After Wyggeston's death, his brother Thomas Wyggeston, as a trustee, used part of the money to establish a grammar school in Leicester. Whilst this eventually became defunct, it gave its name to the later Wyggeston Grammar School for Boys, succeeded by the Wyggeston and Queen Elizabeth I College. Wyggeston Grammar School for Girls was founded not long after the Victorian boys' school. In 1981 it merged with another girls' grammar school in Leicester, Collegiate Girls' School, and stopped taking in girls at eleven. It instead became a Sixth Form college known as Wyggeston Collegiate Sixth Form College. Later still it became known as Regent College.

Wyggeston is one of the figures honoured by Leicester's Clock Tower (which spells his name 'Wigston').

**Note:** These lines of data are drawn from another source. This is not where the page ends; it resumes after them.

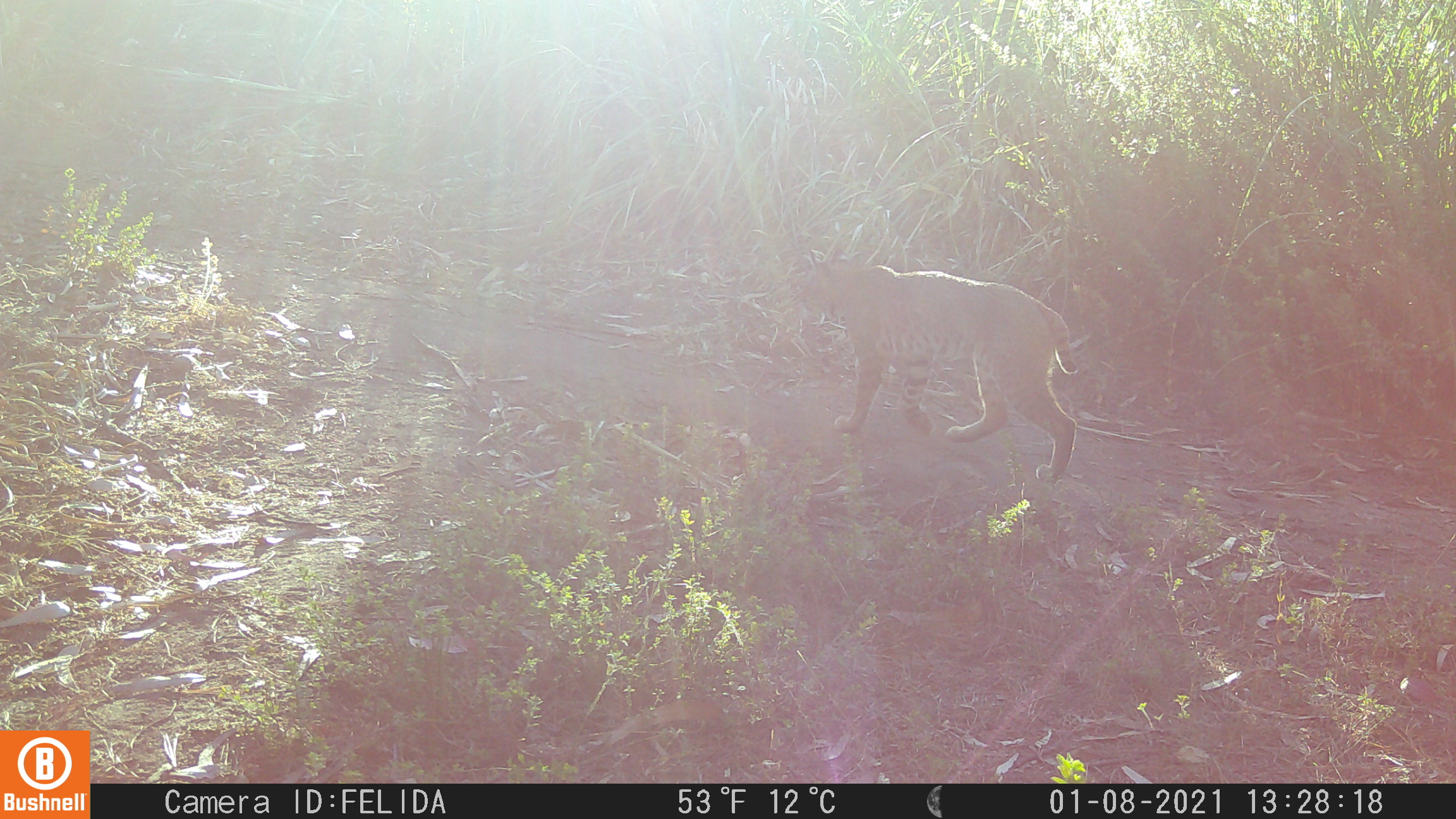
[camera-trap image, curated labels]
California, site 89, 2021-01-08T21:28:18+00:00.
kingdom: Animalia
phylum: Chordata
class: Mammalia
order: Carnivora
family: Felidae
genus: Lynx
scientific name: Lynx rufus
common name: bobcat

A Freemasons' meeting in Leicester named a Lodge after William Wyggeston which was consecrated on 1 July 1910. The Wyggeston Lodge, No.3448 also takes William Wyggeston's motto, "Date eleemosynam et ecce omnia munda sunt vobis"/ "Give freely of yourself and behold all Worlds are yours".

There is a pub in Wigston named after him. The name is there spelt "Wygston".